Western blot analysis
The U87MG and A172 cells were homogenized in radioimmunoprecipitation assay (RIPA) buffer [50 mM Tris-HCl (pH 7.4), 0.1% SDS, 1% Triton X-100, 0.25% sodium deoxycholate, 150 mM NaCl, 1 mM EDTA, 1 mM EGTA, and 1 mM Na3VO4] containing 1 mM phenylmethylsulfonyl fluoride (Amresco, Solon, Ohio, USA) and protease inhibitor cocktail (Roche, Indianapolis, IN, USA). The protein samples were separated on a 12% SDS polyacrylamide gel and detected with antibodies against LC3, Beclin-1, Bax, Bcl-2, phospho-mTOR/mTOR, phospho-4E-BP1/4E-BP1, phospho-p85S6K/p85S6K, or phospho- p70S6K/p70S6K. β-actin (KC-5A08, Kangcheng, China) or GAPDH (KC-5G5, Kangcheng, China) were used as a loading control, and then the blots were probed with appropriate HRP-conjugated secondary antibodies. The protein bands were detected by enhanced chemiluminescence (ECL) (Amersham Bioscience, UK) and quantified using the Image J software program (NIH).
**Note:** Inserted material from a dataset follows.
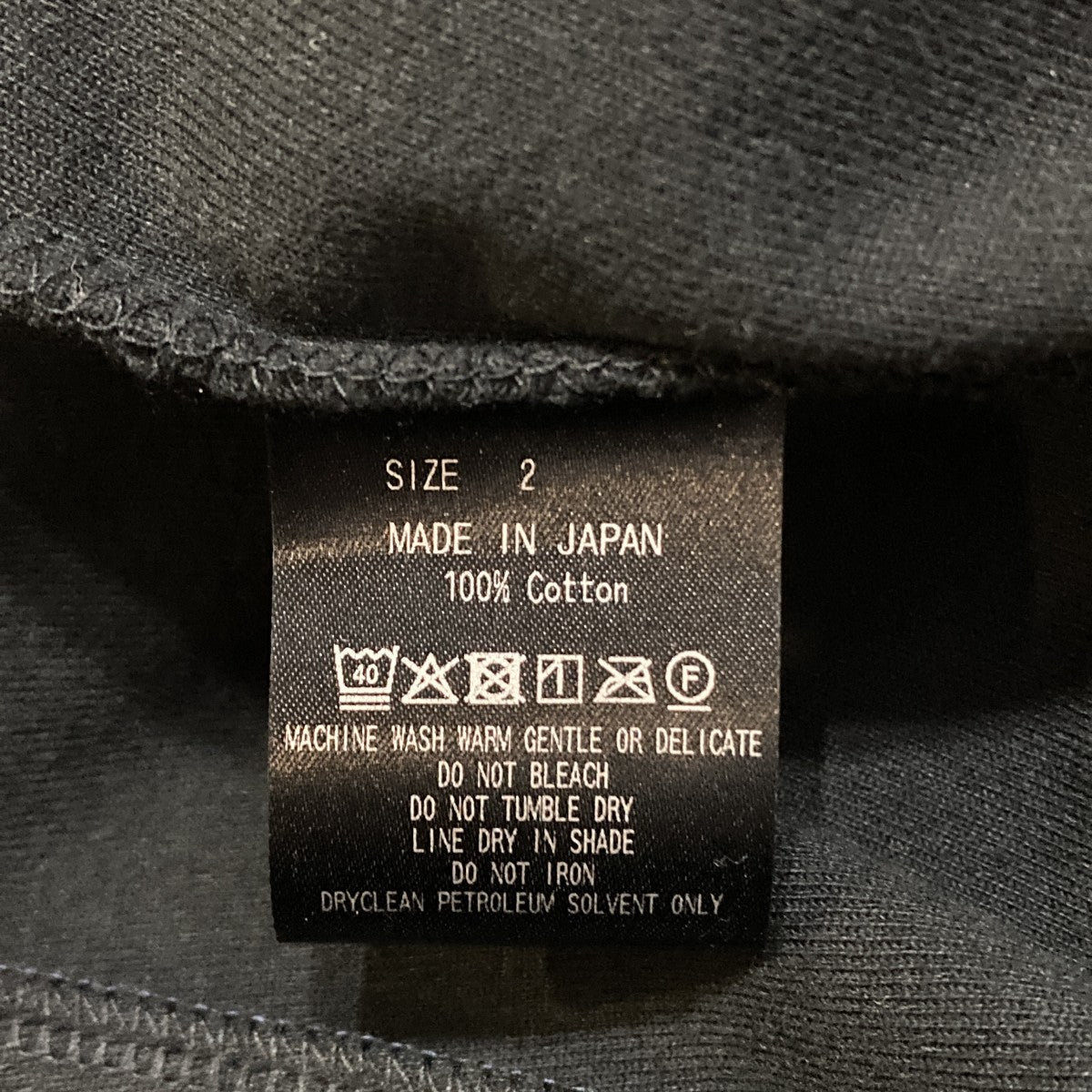 Full Zip Track JacketジャケットM25C19CS01C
Flow cytometric analysis of apoptosis
The U87MG or A172 cells were seeded in 6-well plates at a density of 1×106 cells/well. The cells were treated for 24 hours with 1 mM melatonin or 10 mM 3-MA. Afterwards, the cells were washed in PBS and stained with FITC-conjugated Annexin V and propidium iodide (BD Biosciences) in binding buffer. The cells were incubated at room temperature for 15 min in the dark and analyzed by a Beckman Coulter FC500 flow cytometer (Beckton Dickinson, Franklin Lakes, NJ, USA) using the WinMDI2.9 software program.
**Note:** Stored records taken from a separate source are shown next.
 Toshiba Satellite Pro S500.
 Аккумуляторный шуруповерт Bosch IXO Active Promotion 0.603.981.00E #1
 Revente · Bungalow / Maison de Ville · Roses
The statistical analysis was performed with the SPSS software program (SPSS Software, Chicago, IL, USA). The differences between the groups were evaluated by a two-tailed Student’s t-test or a one-way ANOVA, as appropriate. Throughout this study, the values are expressed as the means ± SEM. Values of P < 0.05 were considered to be significant.